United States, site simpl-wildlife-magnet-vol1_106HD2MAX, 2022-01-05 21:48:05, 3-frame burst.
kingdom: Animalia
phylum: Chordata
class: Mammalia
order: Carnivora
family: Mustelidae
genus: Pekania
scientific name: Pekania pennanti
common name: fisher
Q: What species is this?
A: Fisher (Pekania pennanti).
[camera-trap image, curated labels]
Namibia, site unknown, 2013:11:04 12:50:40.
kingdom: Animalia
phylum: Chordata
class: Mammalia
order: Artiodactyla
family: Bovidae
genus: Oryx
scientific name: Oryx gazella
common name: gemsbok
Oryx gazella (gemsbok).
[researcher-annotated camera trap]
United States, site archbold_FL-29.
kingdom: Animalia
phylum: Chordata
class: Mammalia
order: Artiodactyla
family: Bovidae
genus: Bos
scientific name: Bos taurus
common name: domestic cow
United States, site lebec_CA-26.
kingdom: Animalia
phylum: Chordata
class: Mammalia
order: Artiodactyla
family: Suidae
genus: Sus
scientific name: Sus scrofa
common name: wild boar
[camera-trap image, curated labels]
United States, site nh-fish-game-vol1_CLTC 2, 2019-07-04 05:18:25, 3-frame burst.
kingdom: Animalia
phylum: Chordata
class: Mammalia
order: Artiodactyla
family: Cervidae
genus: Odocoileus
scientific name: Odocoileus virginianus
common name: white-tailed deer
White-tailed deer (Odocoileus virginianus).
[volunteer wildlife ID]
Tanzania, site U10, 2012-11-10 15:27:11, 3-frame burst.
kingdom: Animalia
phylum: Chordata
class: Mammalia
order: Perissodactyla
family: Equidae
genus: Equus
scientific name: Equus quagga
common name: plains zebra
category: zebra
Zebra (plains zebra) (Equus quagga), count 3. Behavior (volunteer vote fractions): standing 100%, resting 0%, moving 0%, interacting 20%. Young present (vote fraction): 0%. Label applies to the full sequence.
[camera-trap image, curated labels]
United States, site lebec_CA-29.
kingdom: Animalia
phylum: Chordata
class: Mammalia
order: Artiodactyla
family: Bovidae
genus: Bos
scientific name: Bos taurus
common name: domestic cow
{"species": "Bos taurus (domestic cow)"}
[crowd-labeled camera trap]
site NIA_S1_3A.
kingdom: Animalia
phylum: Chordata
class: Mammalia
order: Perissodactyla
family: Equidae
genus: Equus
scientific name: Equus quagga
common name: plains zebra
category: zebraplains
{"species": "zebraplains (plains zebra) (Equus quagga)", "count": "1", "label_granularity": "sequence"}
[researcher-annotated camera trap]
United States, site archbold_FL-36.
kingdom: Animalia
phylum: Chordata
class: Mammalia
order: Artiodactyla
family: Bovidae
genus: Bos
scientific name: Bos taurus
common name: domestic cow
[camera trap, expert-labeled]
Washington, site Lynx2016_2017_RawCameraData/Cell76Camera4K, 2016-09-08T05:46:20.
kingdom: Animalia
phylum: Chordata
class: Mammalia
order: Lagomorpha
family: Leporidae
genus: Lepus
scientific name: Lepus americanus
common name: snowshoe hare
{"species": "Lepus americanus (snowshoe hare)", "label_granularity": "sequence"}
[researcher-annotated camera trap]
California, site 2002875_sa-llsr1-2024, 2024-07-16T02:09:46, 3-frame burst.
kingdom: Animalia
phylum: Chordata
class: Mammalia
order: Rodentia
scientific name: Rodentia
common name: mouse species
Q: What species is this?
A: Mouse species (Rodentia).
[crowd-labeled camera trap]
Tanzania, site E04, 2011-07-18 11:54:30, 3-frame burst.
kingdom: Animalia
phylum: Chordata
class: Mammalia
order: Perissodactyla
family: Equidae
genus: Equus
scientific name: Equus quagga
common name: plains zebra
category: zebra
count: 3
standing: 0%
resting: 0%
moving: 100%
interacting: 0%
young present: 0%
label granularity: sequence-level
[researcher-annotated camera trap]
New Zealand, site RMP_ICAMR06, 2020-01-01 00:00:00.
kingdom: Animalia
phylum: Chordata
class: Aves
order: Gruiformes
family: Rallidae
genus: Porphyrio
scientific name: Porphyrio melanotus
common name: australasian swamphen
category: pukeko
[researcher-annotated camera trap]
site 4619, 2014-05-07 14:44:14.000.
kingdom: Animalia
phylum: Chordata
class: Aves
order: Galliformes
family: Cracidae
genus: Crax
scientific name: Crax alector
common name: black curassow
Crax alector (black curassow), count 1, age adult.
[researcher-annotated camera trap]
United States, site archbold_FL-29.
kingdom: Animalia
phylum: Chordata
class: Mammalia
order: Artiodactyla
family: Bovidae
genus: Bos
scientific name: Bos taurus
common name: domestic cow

########

The reply is to be an exact repeat of the records above.

_Answer space_
United States, site simpl-wildlife-magnet-vol1_106HD2MAX, 2022-01-05 21:48:05, 3-frame burst.
kingdom: Animalia
phylum: Chordata
class: Mammalia
order: Carnivora
family: Mustelidae
genus: Pekania
scientific name: Pekania pennanti
common name: fisher
Q: What species is this?
A: Fisher (Pekania pennanti).
[camera-trap image, curated labels]
Namibia, site unknown, 2013:11:04 12:50:40.
kingdom: Animalia
phylum: Chordata
class: Mammalia
order: Artiodactyla
family: Bovidae
genus: Oryx
scientific name: Oryx gazella
common name: gemsbok
Oryx gazella (gemsbok).
[researcher-annotated camera trap]
United States, site archbold_FL-29.
kingdom: Animalia
phylum: Chordata
class: Mammalia
order: Artiodactyla
family: Bovidae
genus: Bos
scientific name: Bos taurus
common name: domestic cow
United States, site lebec_CA-26.
kingdom: Animalia
phylum: Chordata
class: Mammalia
order: Artiodactyla
family: Suidae
genus: Sus
scientific name: Sus scrofa
common name: wild boar
[camera-trap image, curated labels]
United States, site nh-fish-game-vol1_CLTC 2, 2019-07-04 05:18:25, 3-frame burst.
kingdom: Animalia
phylum: Chordata
class: Mammalia
order: Artiodactyla
family: Cervidae
genus: Odocoileus
scientific name: Odocoileus virginianus
common name: white-tailed deer
White-tailed deer (Odocoileus virginianus).
[volunteer wildlife ID]
Tanzania, site U10, 2012-11-10 15:27:11, 3-frame burst.
kingdom: Animalia
phylum: Chordata
class: Mammalia
order: Perissodactyla
family: Equidae
genus: Equus
scientific name: Equus quagga
common name: plains zebra
category: zebra
Zebra (plains zebra) (Equus quagga), count 3. Behavior (volunteer vote fractions): standing 100%, resting 0%, moving 0%, interacting 20%. Young present (vote fraction): 0%. Label applies to the full sequence.
[camera-trap image, curated labels]
United States, site lebec_CA-29.
kingdom: Animalia
phylum: Chordata
class: Mammalia
order: Artiodactyla
family: Bovidae
genus: Bos
scientific name: Bos taurus
common name: domestic cow
{"species": "Bos taurus (domestic cow)"}
[crowd-labeled camera trap]
site NIA_S1_3A.
kingdom: Animalia
phylum: Chordata
class: Mammalia
order: Perissodactyla
family: Equidae
genus: Equus
scientific name: Equus quagga
common name: plains zebra
category: zebraplains
{"species": "zebraplains (plains zebra) (Equus quagga)", "count": "1", "label_granularity": "sequence"}
[researcher-annotated camera trap]
United States, site archbold_FL-36.
kingdom: Animalia
phylum: Chordata
class: Mammalia
order: Artiodactyla
family: Bovidae
genus: Bos
scientific name: Bos taurus
common name: domestic cow
[camera trap, expert-labeled]
Washington, site Lynx2016_2017_RawCameraData/Cell76Camera4K, 2016-09-08T05:46:20.
kingdom: Animalia
phylum: Chordata
class: Mammalia
order: Lagomorpha
family: Leporidae
genus: Lepus
scientific name: Lepus americanus
common name: snowshoe hare
{"species": "Lepus americanus (snowshoe hare)", "label_granularity": "sequence"}
[researcher-annotated camera trap]
California, site 2002875_sa-llsr1-2024, 2024-07-16T02:09:46, 3-frame burst.
kingdom: Animalia
phylum: Chordata
class: Mammalia
order: Rodentia
scientific name: Rodentia
common name: mouse species
Q: What species is this?
A: Mouse species (Rodentia).
[crowd-labeled camera trap]
Tanzania, site E04, 2011-07-18 11:54:30, 3-frame burst.
kingdom: Animalia
phylum: Chordata
class: Mammalia
order: Perissodactyla
family: Equidae
genus: Equus
scientific name: Equus quagga
common name: plains zebra
category: zebra
count: 3
standing: 0%
resting: 0%
moving: 100%
interacting: 0%
young present: 0%
label granularity: sequence-level
[researcher-annotated camera trap]
New Zealand, site RMP_ICAMR06, 2020-01-01 00:00:00.
kingdom: Animalia
phylum: Chordata
class: Aves
order: Gruiformes
family: Rallidae
genus: Porphyrio
scientific name: Porphyrio melanotus
common name: australasian swamphen
category: pukeko
[researcher-annotated camera trap]
site 4619, 2014-05-07 14:44:14.000.
kingdom: Animalia
phylum: Chordata
class: Aves
order: Galliformes
family: Cracidae
genus: Crax
scientific name: Crax alector
common name: black curassow
Crax alector (black curassow), count 1, age adult.
[researcher-annotated camera trap]
United States, site archbold_FL-29.
kingdom: Animalia
phylum: Chordata
class: Mammalia
order: Artiodactyla
family: Bovidae
genus: Bos
scientific name: Bos taurus
common name: domestic cow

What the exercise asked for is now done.